LCA: Lessons from 30 years of Sendmail
Posted Feb 4, 2011 2:51 UTC (Fri) by
HelloWorld (guest, #56129)
In reply to:
LCA: Lessons from 30 years of Sendmail by dskoll
Parent article:
LCA: Lessons from 30 years of Sendmail
I have a lot of experience with C and I like it. There's certainly something to be said for familiarity.
I don't mean to insult you, but this is
exactly the mindset I mean. It's just another way of saying "because I always did it that way", really.
C is old and well-tested.
Being well-tested helps against bugs. It doesn't help one bit against design mistakes (except if you change the design, but that never happened to a meaningful extent for the C language (I guess that's what you meant with "keeping C true to the original C spirit"))

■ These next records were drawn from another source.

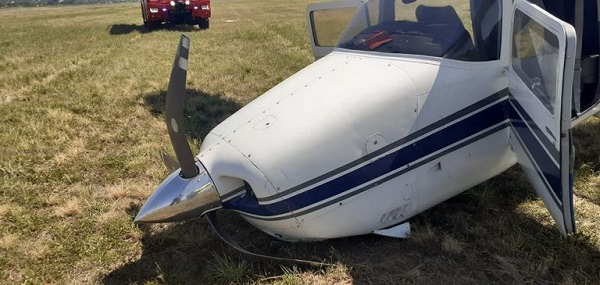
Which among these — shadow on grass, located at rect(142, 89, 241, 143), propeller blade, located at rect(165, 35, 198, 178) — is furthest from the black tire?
propeller blade, located at rect(165, 35, 198, 178)

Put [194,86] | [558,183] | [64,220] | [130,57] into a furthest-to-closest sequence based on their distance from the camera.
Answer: [130,57] → [194,86] → [64,220] → [558,183]

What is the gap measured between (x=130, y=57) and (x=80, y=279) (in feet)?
32.6

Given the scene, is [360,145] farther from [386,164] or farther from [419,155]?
[419,155]

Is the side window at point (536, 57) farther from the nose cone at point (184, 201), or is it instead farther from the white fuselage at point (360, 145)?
the nose cone at point (184, 201)

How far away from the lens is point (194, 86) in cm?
915

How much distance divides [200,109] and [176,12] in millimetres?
12973

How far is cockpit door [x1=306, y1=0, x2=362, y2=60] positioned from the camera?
17.9ft

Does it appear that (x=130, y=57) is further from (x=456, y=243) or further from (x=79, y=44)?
(x=456, y=243)

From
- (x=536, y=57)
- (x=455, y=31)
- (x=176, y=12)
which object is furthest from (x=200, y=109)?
(x=176, y=12)

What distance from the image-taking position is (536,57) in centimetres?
308

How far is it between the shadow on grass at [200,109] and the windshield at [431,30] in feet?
9.80

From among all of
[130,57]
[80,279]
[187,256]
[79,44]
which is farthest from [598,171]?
[79,44]

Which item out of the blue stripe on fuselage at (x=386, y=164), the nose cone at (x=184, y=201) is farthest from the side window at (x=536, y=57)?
the nose cone at (x=184, y=201)

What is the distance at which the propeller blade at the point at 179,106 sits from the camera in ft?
9.91
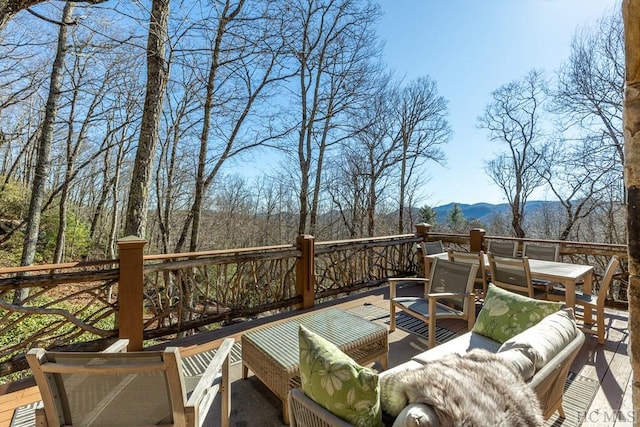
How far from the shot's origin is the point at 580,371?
2.74 metres

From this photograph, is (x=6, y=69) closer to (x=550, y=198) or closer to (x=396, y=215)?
(x=396, y=215)

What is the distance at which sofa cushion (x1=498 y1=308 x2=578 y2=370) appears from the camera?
1.58 m

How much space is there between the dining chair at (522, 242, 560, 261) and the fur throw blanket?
4010mm

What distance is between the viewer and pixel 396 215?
1480 centimetres

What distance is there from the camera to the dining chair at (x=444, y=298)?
3.03 meters

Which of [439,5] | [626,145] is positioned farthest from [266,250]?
[439,5]

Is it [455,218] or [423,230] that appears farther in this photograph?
[455,218]

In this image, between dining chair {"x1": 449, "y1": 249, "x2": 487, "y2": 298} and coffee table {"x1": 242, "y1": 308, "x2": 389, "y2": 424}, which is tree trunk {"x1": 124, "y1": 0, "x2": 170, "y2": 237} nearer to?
coffee table {"x1": 242, "y1": 308, "x2": 389, "y2": 424}

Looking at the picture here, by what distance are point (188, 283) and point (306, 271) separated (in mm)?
1751

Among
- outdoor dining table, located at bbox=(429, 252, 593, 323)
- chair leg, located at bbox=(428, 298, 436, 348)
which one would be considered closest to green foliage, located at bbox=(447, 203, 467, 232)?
outdoor dining table, located at bbox=(429, 252, 593, 323)

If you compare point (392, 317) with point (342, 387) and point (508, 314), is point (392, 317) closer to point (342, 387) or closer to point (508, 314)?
point (508, 314)

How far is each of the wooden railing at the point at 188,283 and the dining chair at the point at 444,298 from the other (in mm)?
1601

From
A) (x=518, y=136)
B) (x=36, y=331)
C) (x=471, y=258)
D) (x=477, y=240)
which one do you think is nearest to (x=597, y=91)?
(x=518, y=136)

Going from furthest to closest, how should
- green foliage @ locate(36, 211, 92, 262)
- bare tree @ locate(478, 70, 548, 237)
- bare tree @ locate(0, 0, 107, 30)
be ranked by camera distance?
1. green foliage @ locate(36, 211, 92, 262)
2. bare tree @ locate(478, 70, 548, 237)
3. bare tree @ locate(0, 0, 107, 30)
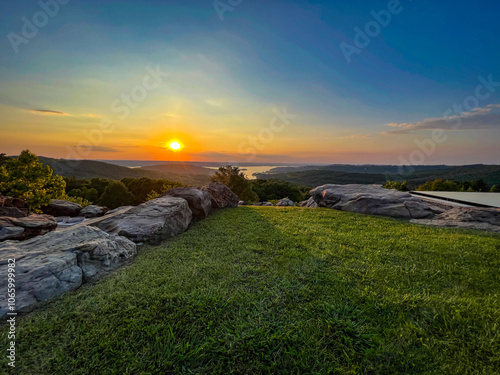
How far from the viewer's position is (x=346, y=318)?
2811 millimetres

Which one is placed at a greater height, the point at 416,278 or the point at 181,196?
the point at 181,196

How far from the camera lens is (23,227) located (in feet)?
18.5

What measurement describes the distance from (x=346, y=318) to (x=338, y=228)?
473 cm

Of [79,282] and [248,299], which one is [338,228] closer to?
[248,299]

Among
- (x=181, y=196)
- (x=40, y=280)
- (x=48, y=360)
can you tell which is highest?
(x=181, y=196)

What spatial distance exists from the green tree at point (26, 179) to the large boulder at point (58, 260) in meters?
9.79

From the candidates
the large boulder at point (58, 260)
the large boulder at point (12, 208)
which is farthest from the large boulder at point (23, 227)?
the large boulder at point (58, 260)

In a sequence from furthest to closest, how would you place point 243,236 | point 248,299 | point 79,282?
point 243,236 < point 79,282 < point 248,299

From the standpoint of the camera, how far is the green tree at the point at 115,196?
3009cm

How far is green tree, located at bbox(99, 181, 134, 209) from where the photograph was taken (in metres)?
30.1

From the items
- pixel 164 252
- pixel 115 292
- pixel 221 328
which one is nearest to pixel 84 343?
pixel 115 292

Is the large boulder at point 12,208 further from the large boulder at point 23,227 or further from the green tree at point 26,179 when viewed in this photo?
the green tree at point 26,179

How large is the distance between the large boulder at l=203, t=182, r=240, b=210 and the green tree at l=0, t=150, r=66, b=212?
977cm

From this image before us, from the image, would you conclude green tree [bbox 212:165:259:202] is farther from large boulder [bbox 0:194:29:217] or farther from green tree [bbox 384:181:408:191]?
large boulder [bbox 0:194:29:217]
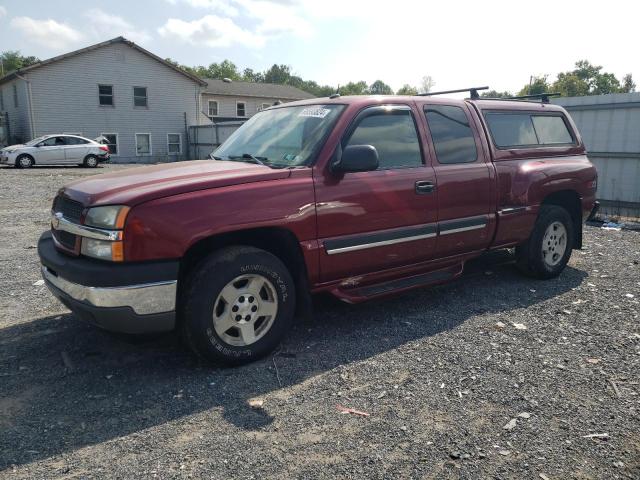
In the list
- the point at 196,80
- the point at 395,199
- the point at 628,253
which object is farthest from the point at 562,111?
the point at 196,80

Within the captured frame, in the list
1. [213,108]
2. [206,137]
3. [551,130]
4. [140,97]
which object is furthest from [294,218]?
[213,108]

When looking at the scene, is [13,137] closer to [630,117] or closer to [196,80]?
[196,80]

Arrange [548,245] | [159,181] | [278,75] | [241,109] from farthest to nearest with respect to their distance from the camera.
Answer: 1. [278,75]
2. [241,109]
3. [548,245]
4. [159,181]

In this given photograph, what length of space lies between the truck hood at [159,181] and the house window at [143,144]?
91.2ft

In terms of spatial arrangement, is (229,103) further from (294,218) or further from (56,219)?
(294,218)

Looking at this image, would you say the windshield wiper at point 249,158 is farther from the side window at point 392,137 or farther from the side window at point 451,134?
the side window at point 451,134

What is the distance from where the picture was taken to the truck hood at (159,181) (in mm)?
3379

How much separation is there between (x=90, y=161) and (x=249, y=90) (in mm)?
21093

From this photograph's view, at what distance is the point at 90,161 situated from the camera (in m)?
23.8

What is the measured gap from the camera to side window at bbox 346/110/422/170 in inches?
171

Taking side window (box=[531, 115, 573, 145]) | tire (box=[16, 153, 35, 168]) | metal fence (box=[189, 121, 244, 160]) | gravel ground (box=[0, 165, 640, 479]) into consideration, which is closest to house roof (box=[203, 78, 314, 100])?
metal fence (box=[189, 121, 244, 160])

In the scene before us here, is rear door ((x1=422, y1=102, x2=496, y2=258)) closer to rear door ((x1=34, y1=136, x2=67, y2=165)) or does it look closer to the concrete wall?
the concrete wall

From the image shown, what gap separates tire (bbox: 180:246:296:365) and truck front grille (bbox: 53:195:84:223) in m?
0.90

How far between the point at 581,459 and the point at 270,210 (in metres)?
2.43
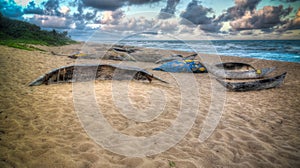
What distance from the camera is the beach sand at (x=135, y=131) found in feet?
7.04

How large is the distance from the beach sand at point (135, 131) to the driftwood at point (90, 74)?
0.36 m

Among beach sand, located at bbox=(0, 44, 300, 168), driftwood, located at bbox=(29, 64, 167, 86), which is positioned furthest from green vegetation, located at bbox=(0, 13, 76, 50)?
beach sand, located at bbox=(0, 44, 300, 168)

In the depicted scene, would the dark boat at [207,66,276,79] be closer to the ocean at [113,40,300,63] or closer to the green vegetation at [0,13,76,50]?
the ocean at [113,40,300,63]

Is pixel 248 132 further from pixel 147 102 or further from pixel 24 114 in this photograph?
pixel 24 114

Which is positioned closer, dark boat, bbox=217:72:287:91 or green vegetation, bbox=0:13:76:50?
dark boat, bbox=217:72:287:91

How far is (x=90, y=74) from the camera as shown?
19.0ft

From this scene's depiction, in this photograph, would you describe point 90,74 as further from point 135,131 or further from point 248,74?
point 248,74

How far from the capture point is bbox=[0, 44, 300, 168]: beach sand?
7.04ft

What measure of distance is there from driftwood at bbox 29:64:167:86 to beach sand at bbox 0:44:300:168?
14.3 inches

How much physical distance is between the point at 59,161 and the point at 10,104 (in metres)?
2.51

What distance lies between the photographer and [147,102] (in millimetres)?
4379

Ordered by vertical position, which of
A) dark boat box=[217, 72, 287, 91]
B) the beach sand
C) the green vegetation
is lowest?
the beach sand

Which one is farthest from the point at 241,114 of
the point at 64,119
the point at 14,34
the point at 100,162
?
the point at 14,34

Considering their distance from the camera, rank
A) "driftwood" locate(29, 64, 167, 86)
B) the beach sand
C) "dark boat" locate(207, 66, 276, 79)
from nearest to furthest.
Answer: the beach sand
"driftwood" locate(29, 64, 167, 86)
"dark boat" locate(207, 66, 276, 79)
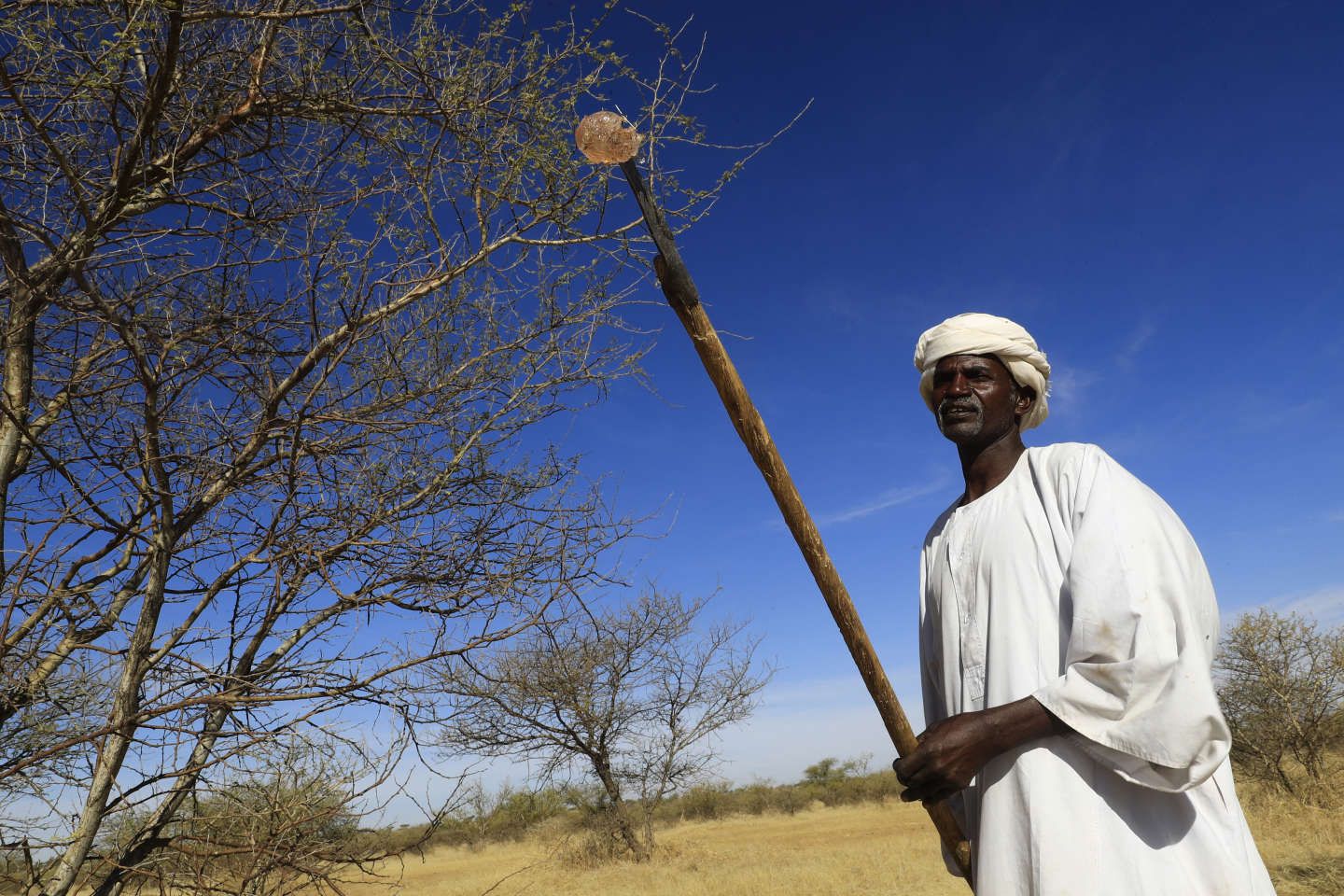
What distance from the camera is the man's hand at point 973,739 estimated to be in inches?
55.3

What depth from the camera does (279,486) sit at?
3406 mm

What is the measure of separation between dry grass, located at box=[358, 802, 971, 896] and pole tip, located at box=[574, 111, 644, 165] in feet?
22.9

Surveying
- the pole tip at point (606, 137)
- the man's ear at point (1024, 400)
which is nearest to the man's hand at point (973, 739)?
the man's ear at point (1024, 400)

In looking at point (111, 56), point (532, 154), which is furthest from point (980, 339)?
point (111, 56)

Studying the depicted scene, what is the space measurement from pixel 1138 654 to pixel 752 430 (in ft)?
2.31

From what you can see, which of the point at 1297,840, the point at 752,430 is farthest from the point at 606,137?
the point at 1297,840

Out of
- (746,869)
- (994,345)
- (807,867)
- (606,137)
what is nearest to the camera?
(606,137)

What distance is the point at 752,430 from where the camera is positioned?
57.7 inches

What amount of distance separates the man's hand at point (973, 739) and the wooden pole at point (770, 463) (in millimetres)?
98

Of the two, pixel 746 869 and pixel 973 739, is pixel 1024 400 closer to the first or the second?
pixel 973 739

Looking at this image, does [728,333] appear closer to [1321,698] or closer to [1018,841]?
[1018,841]

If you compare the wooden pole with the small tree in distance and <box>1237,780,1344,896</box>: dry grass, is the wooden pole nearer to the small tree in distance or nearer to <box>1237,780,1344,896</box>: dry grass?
<box>1237,780,1344,896</box>: dry grass

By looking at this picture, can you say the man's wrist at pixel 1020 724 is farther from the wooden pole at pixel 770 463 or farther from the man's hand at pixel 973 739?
the wooden pole at pixel 770 463

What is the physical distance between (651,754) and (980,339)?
16890 millimetres
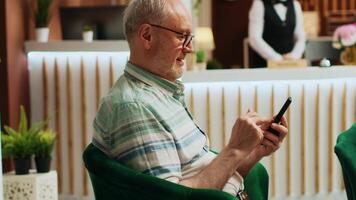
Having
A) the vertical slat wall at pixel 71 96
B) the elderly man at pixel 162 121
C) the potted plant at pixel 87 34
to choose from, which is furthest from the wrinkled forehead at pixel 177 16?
the potted plant at pixel 87 34

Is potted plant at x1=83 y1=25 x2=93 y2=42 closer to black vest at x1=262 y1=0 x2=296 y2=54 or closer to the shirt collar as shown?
black vest at x1=262 y1=0 x2=296 y2=54

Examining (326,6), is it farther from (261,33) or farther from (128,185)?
(128,185)

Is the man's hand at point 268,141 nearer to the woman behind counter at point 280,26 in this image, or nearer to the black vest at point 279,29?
the woman behind counter at point 280,26

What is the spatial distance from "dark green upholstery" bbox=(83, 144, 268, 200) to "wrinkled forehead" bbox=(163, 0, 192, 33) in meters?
0.47

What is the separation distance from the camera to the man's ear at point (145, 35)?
233 cm

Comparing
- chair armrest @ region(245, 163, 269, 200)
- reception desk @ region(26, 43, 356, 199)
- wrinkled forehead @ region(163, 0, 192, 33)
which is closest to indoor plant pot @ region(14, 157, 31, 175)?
reception desk @ region(26, 43, 356, 199)

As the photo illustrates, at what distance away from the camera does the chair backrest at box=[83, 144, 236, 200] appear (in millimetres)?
2158

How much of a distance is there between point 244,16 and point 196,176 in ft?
27.1

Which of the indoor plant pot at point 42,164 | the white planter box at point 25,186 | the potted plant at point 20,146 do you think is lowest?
the white planter box at point 25,186

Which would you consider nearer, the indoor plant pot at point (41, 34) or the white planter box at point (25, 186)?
the white planter box at point (25, 186)

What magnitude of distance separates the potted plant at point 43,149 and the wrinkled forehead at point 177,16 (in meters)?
2.35

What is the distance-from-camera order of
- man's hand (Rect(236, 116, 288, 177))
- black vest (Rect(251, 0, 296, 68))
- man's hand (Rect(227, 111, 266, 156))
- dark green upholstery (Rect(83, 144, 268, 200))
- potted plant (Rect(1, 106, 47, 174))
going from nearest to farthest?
dark green upholstery (Rect(83, 144, 268, 200))
man's hand (Rect(227, 111, 266, 156))
man's hand (Rect(236, 116, 288, 177))
potted plant (Rect(1, 106, 47, 174))
black vest (Rect(251, 0, 296, 68))

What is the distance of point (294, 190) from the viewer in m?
5.13

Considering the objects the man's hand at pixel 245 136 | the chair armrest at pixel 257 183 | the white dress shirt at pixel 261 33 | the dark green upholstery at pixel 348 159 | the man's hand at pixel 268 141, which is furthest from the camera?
the white dress shirt at pixel 261 33
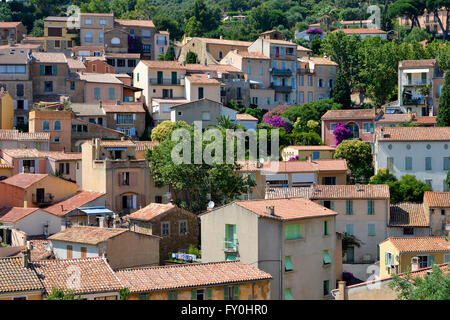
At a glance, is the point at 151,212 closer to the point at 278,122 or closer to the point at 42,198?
the point at 42,198

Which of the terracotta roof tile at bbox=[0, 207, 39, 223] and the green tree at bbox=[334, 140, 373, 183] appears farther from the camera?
the green tree at bbox=[334, 140, 373, 183]

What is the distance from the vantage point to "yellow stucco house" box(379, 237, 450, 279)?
4131cm

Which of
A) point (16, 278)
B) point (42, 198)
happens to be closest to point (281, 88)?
point (42, 198)

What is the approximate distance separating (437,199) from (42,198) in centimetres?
2340

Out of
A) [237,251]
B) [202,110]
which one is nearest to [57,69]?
[202,110]

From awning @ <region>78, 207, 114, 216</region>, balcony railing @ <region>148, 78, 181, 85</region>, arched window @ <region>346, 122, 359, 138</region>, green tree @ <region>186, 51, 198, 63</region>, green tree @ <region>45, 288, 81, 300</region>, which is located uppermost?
green tree @ <region>186, 51, 198, 63</region>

There are many C libraries and tools available, far more than for newer languages.
Any decent language has a foreign function interface for calling C functions. And at least some of them, like D, make it absolutely trivial to create bindings.
In some cases, a 20% performance hit isn't worth it. An MTA on a busy mail system is one of those cases. While it's true that most mail systems are not that busy, MTA authors rightly attempt to make their MTA as fast and reliable as possible.
No, they don't. C won't give you the fastest possible result, assembly will (portability is not an excuse, use a portable assembly language like LLVM assmbly). Yet, people seem to think that C is somehow the be-all and end-all of programming languages when it comes to performance - it's preposterous!